Venus Over Manhattan presents “Robert Colescott: Women,” an exhibition organized to trace the development of the artist’s depictions of female subjects over the course of his sixty-year career. Serving as a coda to the recent, critically-lauded traveling museum retrospective “Art and Race Matters: The Career of Robert Colescott,” this presentation charts the evolution of Colescott’s ambitious practice through some thirty works produced between 1955 and 1996. Organized in close collaboration with The Robert H. Colescott Separate Property Trust, Venus Over Manhattan’s exhibition is the first to trace the development of Robert Colescott women representations through major works from key moments in his career.
“Robert Colescott Women” will be on view at Venus Over Manhattan’s downtown location at 55 Great Jones Street from November 15, 2022 through January 14, 2023.
Nearly fifteen years after his death, Robert Colescott remains best known for audacious, satirical, and racially charged paintings like Eat Dem Taters (1974), George Washington Carver Crossing the Delaware: Page from an American History Textbook (1975), and Natural Rhythm: Thank You Jan Van Eyck (1976), which recast familiar Euro-centric compositions to interject “[B]lack people into art history.”
Populated by a cast of racist and misogynist caricatures, these blunt appropriations enlist the artist’s signature blend of confrontational humor, startling subject matter, and vivid color to undermine widely held cultural assumptions about history, race, and gender.

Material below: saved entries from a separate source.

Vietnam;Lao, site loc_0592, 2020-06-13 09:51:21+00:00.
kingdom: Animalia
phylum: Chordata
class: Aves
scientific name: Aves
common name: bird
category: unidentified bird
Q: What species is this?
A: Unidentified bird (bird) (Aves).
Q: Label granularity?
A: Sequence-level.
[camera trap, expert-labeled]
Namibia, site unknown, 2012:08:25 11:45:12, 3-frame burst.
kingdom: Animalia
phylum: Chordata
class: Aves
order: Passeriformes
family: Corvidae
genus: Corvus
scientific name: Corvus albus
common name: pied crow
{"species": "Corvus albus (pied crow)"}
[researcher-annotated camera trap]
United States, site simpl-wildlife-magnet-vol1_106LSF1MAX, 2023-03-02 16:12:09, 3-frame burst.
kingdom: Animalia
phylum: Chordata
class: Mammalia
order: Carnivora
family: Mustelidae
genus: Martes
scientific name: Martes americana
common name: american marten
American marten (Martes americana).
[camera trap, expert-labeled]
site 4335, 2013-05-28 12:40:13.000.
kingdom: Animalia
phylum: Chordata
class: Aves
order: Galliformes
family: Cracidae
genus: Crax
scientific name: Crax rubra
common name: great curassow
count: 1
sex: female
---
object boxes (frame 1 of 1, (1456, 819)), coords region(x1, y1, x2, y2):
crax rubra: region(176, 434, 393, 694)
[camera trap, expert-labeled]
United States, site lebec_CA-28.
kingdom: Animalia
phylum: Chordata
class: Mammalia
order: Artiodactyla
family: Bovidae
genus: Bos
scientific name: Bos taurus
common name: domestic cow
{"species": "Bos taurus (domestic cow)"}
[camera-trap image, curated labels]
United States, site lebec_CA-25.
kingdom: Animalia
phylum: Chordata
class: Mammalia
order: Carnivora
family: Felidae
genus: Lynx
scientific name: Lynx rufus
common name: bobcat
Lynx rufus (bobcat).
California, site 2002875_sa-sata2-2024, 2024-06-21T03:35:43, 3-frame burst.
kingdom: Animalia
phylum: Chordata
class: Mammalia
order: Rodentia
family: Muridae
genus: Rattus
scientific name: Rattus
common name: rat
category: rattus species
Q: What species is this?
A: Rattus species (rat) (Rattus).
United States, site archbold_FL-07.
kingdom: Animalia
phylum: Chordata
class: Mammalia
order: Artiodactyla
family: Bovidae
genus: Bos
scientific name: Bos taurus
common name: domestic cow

These bawdy, troublesome works date from the middle of Colescott’s career—he turned fifty the year he painted George Washington Carver—but their concerns, and the painful stereotypes they employed to address them, were hardly new to his practice. A light-skinned Black man raised to pass for white (and whose brother identified as white), Colescott made work that often exploited racist and sexist imagery.
Tying his private concerns to public issues, Colescott deployed this imagery with various intensity throughout his career, but consistent across his work is a frank engagement with the female figure, which he used to explore his complex—and sometimes objectionable—relationship to women. Writing about his career in 1987, curator Lowery Stokes Sims noted that “Colescott’s depictions of women have pro- vided some of his most interesting and relentless imagery,” and until the end of his career Colescott would continue to cast women in difficult roles, considering the layered effects of race, power, and stereotypes on their position in both society and his own life.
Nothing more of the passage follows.